──────── QUOTED TEXT

Re: [PATCH v3 01/14] commit-graph: document commit-graph chains

Junio C Hamano <gitster@xxxxxxxxx> · Wed, 05 Jun 2019 10:22:16 -0700

"Derrick Stolee via GitGitGadget" <gitgitgadget@xxxxxxxxx> writes:

> From: Derrick Stolee <dstolee@xxxxxxxxxxxxx>
>
> Add a basic description of commit-graph chains. More details about the
> feature will be added as we add functionality. This introduction gives a
> high-level overview to the goals of the feature and the basic layout of
> commit-graph chains.
>
> Signed-off-by: Derrick Stolee <dstolee@xxxxxxxxxxxxx>
> ---
>  Documentation/technical/commit-graph.txt | 59 ++++++++++++++++++++++++
>  1 file changed, 59 insertions(+)
>
> diff --git a/Documentation/technical/commit-graph.txt b/Documentation/technical/commit-graph.txt
> index fb53341d5e..1dca3bd8fe 100644
> --- a/Documentation/technical/commit-graph.txt
> +++ b/Documentation/technical/commit-graph.txt
> @@ -127,6 +127,65 @@ Design Details
>    helpful for these clones, anyway. The commit-graph will not be read or
>    written when shallow commits are present.

────────────────

SHORT EXERCISE 1 - List each distinct name that appears beside an email address in the commit-graph patch reply.
SHORT EXERCISE 2 - In the commit-graph patch reply, how many insertions does the patch make?
SHORT EXERCISE 3 - Continue the commit-graph patch reply from the point where it stops.

──────── DATA SUPPLIED

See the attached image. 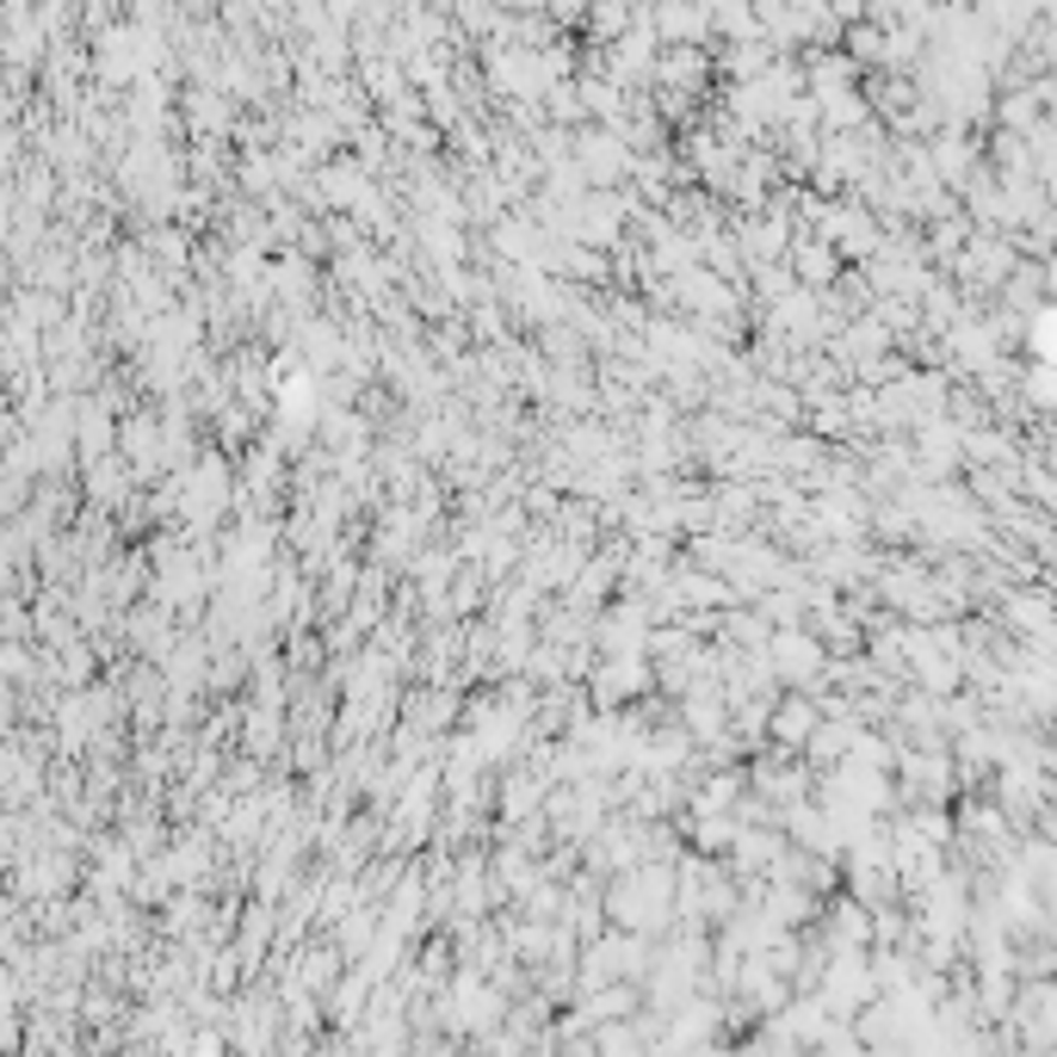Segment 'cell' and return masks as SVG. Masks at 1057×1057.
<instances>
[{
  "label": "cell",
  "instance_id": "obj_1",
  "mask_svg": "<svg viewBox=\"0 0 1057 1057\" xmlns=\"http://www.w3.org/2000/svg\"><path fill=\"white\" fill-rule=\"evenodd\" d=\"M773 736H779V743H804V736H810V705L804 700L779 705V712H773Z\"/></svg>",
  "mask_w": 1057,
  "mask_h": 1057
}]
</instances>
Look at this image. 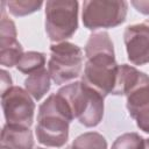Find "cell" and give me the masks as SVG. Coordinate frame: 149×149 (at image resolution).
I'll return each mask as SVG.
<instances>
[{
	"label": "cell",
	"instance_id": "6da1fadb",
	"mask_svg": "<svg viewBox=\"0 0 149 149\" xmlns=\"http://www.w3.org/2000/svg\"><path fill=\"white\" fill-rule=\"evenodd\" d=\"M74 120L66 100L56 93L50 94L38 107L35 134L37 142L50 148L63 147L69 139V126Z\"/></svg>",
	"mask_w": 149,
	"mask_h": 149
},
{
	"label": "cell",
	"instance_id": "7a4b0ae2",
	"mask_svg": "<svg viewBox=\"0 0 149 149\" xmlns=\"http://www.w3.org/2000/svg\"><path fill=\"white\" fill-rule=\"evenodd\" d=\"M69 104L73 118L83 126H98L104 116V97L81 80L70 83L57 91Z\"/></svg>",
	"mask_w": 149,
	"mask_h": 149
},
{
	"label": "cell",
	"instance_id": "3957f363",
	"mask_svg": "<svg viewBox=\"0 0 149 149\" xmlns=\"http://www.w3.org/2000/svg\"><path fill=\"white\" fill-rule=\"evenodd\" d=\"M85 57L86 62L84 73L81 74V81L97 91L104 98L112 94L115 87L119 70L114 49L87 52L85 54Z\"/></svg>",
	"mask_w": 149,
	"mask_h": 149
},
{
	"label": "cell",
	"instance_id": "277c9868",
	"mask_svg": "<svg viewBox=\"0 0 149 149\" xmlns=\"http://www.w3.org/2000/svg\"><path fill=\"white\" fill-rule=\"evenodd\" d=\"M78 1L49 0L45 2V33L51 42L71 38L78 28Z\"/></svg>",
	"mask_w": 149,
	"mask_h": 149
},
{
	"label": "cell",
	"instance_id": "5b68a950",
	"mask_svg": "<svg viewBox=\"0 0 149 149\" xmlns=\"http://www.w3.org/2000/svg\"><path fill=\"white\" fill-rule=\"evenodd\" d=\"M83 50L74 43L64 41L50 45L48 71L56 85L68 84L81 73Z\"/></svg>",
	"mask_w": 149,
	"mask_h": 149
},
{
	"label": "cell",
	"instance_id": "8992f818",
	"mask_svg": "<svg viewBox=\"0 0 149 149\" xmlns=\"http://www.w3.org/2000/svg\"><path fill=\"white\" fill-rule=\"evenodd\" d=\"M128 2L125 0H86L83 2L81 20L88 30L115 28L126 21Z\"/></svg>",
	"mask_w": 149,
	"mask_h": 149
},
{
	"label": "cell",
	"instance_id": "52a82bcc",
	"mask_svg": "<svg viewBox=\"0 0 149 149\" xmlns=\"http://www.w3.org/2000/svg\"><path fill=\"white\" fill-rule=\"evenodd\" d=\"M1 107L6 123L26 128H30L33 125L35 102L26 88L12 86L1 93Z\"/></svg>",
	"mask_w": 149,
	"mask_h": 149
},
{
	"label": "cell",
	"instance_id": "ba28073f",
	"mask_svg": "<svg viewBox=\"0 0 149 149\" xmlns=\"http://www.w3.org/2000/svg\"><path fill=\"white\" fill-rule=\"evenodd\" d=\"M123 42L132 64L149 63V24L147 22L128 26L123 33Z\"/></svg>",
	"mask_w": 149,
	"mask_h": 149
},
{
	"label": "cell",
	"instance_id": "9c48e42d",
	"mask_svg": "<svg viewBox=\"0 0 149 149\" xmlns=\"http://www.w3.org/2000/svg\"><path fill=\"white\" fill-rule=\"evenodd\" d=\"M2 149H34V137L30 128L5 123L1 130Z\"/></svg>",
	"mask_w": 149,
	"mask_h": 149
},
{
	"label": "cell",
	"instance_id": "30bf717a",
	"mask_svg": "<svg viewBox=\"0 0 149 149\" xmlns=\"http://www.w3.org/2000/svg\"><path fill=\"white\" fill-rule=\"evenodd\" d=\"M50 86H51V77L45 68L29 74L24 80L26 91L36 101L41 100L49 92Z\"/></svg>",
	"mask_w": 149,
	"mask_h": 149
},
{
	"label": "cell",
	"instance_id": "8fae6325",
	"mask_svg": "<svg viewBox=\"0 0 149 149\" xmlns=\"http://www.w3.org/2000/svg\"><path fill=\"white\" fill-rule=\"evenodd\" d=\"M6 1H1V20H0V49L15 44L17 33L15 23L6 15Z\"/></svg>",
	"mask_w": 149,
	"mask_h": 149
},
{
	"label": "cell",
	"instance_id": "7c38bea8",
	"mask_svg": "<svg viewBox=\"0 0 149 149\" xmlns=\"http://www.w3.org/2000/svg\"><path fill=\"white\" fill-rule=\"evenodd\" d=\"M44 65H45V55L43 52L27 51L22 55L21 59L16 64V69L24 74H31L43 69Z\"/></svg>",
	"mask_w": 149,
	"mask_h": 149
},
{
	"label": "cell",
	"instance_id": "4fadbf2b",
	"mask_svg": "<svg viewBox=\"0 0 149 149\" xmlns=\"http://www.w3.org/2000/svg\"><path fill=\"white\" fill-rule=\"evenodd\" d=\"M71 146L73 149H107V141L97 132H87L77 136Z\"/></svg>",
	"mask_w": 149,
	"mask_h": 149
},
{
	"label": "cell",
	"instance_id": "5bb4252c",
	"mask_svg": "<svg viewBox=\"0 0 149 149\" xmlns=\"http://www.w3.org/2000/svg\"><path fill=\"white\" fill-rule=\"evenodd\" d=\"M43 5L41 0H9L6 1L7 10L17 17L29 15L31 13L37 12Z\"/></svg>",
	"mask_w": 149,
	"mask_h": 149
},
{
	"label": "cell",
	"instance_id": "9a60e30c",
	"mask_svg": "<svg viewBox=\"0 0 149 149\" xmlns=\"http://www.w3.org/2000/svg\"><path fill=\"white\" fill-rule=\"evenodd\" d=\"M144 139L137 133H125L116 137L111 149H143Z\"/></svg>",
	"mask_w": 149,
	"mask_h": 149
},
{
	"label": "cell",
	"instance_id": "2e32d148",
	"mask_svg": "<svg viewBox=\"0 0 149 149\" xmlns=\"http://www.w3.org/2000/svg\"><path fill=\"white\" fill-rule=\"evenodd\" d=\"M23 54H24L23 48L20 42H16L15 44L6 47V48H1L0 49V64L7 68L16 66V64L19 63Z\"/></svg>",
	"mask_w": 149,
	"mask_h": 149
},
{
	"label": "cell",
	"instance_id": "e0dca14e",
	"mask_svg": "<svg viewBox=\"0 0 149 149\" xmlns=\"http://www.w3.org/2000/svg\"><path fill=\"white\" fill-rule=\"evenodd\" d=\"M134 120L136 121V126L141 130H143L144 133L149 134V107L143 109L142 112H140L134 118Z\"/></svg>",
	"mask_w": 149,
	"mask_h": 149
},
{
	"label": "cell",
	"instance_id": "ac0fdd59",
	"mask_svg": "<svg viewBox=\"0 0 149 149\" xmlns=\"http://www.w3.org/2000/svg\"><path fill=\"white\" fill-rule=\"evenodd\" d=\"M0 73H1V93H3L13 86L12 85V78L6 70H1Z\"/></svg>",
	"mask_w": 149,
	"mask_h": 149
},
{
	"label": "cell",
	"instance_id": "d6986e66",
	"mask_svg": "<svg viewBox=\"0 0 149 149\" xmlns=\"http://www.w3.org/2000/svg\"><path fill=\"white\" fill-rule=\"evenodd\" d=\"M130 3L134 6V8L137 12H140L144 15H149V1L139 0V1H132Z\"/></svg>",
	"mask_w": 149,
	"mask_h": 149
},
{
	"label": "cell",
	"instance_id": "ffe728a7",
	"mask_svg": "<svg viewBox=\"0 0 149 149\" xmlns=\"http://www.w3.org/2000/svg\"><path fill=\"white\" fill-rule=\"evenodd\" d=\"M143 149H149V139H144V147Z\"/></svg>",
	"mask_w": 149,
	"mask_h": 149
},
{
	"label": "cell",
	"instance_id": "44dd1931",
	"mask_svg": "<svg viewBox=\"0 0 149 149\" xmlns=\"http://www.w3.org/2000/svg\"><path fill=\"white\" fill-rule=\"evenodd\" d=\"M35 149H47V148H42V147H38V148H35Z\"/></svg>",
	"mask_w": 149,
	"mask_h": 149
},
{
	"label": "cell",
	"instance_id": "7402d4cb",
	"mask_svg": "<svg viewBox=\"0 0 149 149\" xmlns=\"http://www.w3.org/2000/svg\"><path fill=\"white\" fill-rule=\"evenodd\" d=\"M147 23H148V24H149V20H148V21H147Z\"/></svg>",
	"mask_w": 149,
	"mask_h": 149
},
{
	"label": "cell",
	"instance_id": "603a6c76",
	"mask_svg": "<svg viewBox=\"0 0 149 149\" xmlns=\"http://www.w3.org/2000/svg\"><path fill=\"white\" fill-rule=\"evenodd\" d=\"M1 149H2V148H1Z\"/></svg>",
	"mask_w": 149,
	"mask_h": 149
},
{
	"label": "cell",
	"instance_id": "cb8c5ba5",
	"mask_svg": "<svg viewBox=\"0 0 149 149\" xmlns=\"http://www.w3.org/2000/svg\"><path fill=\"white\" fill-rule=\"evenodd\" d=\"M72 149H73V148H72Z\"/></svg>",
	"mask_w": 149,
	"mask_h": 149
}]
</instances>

────────────────
──────── DATA SUPPLIED

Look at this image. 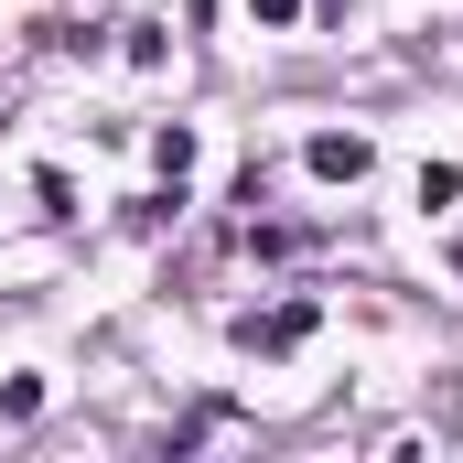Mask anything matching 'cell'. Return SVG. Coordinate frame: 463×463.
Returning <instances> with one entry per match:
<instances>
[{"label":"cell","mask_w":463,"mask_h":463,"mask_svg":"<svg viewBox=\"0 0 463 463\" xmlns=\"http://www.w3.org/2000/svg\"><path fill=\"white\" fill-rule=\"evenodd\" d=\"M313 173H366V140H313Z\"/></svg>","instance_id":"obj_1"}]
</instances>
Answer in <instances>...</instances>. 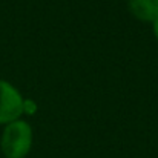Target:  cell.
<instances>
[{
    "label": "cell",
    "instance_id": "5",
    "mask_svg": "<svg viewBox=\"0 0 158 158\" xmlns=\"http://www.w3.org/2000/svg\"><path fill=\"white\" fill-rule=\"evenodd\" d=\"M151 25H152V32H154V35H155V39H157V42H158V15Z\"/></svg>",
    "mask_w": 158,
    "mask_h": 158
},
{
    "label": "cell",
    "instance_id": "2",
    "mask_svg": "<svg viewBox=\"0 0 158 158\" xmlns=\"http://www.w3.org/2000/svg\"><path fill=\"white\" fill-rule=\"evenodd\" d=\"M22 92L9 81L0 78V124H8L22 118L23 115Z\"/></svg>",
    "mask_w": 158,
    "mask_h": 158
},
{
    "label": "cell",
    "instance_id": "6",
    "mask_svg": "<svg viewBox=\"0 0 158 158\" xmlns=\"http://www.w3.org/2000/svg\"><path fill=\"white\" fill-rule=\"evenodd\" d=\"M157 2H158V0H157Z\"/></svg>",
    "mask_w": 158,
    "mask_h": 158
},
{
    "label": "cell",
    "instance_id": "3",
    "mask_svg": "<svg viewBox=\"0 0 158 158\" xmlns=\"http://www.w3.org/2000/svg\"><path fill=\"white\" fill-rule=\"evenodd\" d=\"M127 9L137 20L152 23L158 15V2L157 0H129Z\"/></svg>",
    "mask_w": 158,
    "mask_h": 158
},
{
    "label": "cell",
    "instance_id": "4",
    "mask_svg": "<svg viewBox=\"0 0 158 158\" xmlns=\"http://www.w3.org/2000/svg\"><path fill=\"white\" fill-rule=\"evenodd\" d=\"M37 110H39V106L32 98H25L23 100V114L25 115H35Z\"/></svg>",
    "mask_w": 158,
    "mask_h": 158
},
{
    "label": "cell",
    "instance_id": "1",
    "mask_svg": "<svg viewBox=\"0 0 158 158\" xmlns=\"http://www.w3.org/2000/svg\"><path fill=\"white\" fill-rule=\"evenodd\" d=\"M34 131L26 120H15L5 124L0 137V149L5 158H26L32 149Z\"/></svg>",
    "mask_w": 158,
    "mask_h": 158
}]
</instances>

────────────────
──────── DATA SUPPLIED

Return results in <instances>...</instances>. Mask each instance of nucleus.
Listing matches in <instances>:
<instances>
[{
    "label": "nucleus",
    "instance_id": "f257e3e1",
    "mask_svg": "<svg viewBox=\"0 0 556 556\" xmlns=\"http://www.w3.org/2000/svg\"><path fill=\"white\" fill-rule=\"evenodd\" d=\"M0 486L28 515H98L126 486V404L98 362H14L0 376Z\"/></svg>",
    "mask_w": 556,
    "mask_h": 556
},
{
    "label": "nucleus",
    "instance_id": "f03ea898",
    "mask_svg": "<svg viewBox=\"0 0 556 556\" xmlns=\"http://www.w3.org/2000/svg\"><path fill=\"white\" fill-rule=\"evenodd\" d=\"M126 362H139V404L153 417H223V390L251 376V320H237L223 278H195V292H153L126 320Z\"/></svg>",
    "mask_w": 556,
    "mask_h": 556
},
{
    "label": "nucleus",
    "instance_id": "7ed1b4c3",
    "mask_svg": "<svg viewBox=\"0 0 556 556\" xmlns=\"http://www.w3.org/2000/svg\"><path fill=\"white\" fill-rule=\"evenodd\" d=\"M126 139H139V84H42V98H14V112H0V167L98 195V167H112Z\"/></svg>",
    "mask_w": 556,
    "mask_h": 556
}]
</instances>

────────────────

RESULT 1 -
Junio C Hamano
Derrick Stolee via GitGitGadget
Derrick Stolee

RESULT 2 - 59

RESULT 3 -
>  
> +Commit Graphs Chains
> +--------------------
> +
> +Typically, repos grow with near-constant velocity (commits per day). Over time,
> +the number of commits added by a fetch operation is much smaller than the
> +number of commits in the full history. By creating a "chain" of commit-graphs,
> +we enable fast writes of new commit data without rewriting the entire commit
> +history -- at least, most of the time.
> +
> +## File Layout
> +
> +A commit-graph chain uses multiple files, and we use a fixed naming convention
> +to organize these files. Each commit-graph file has a name
> +`$OBJDIR/info/commit-graphs/graph-{hash}.graph` where `{hash}` is the hex-
> +valued hash stored in the footer of that file (which is a hash of the file's
> +contents before that hash). For a chain of commit-graph files, a plain-text
> +file at `$OBJDIR/info/commit-graphs/commit-graph-chain` contains the
> +hashes for the files in order from "lowest" to "highest".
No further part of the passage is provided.